Thanks for your thoughts, Friend. I come down on the issue very differently, and for several reasons. The “tithe” is a concept that runs throughout the course of human history and doesn’t merely come as a church/law sponsored act. Anytime a group of people decide that they would like to set aside a portion of the people for special tasks (building a government building, providing food for the poor, paying for teachers for children), some portion of the profit (be it food, product, services, or coin representing labor) is given to what the community deems as “the good”. The Babylonians had a form of tithing before Abraham came from Chaldea.
Also before the law, Abraham gives a portion of the spoils, which he gained saving Lot in a massive battle of City Kings, to Melchizedek (The Priest of the God Most High). Before that, both Cain and Abel were giving a portion of their labor to God as an act of worship/thankfulness.

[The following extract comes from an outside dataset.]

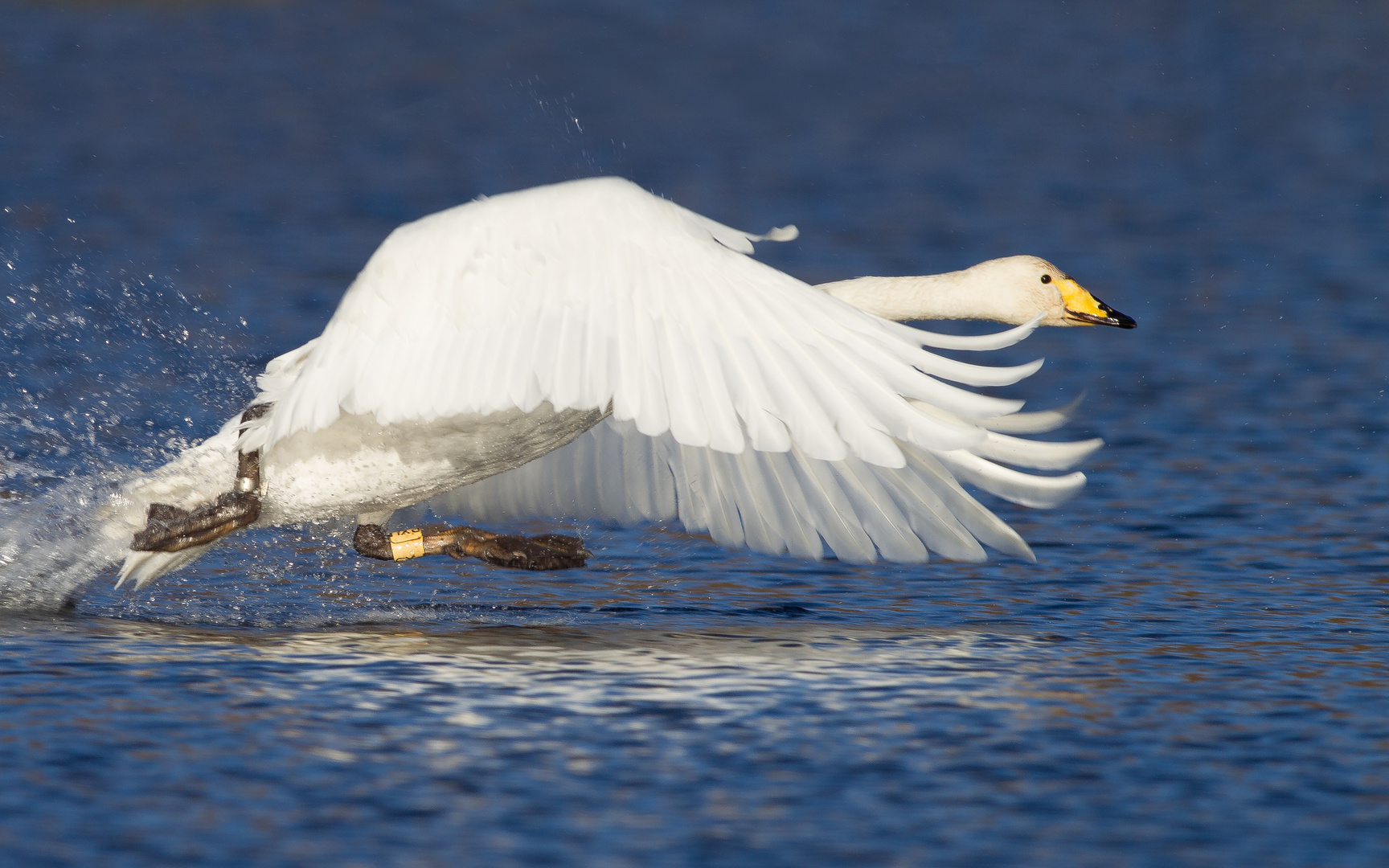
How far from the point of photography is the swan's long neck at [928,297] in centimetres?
888

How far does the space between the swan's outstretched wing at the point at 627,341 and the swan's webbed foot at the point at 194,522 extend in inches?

The New Testament in Acts shows the early believers in Christ, in an act of idealism, selling all their possessions and giving them for the redistribution to the poor, and they began living communally. The church didn’t remain in this practice, but it was a gesture of their thankfulness to God for bringing such amazing peace and coming from the Heavens and legitimizing the flesh by becoming one of us. Reminding us of our dignity in the Imago Dei (God’s Image within us). In Christ, we are made free to serve God and not evil. Thankfulness shows many and varied responses, and people through the centuries have shown their thankfulness in many ways – and giving of our labor (represented in coin and paper) should not be looked down upon. It is an honorable act of faith and good will.
Though building projects, and pastors salaries, budgets to provide teaching supplies, and food for celebration – all these things – they don’t hold up well against the amazing thought that Christ will reign over a New City (Isaiah, Revelations) that we do not have to build. In the meantime, we are allowed to decide whether we want to meet in a field, in a home, or in a basilica. If it is done with a right heart, as an act of worship, it should not be placed low or ridiculed.
All the universe is God’s creation, and in all things we do we can worship and love Him passionately. Without being too critical, I would like to say that I’m on the side of the girl who felt worshipful in the act of giving. It is not easy to give. To argue against her response would be like keeping Mary from using her prized perfume on Jesus’ feet. If it is in her heart, let her do it legitimately, and lets not make her feel ashamed of her love for God.
Thanks again. Your passion always impresses me.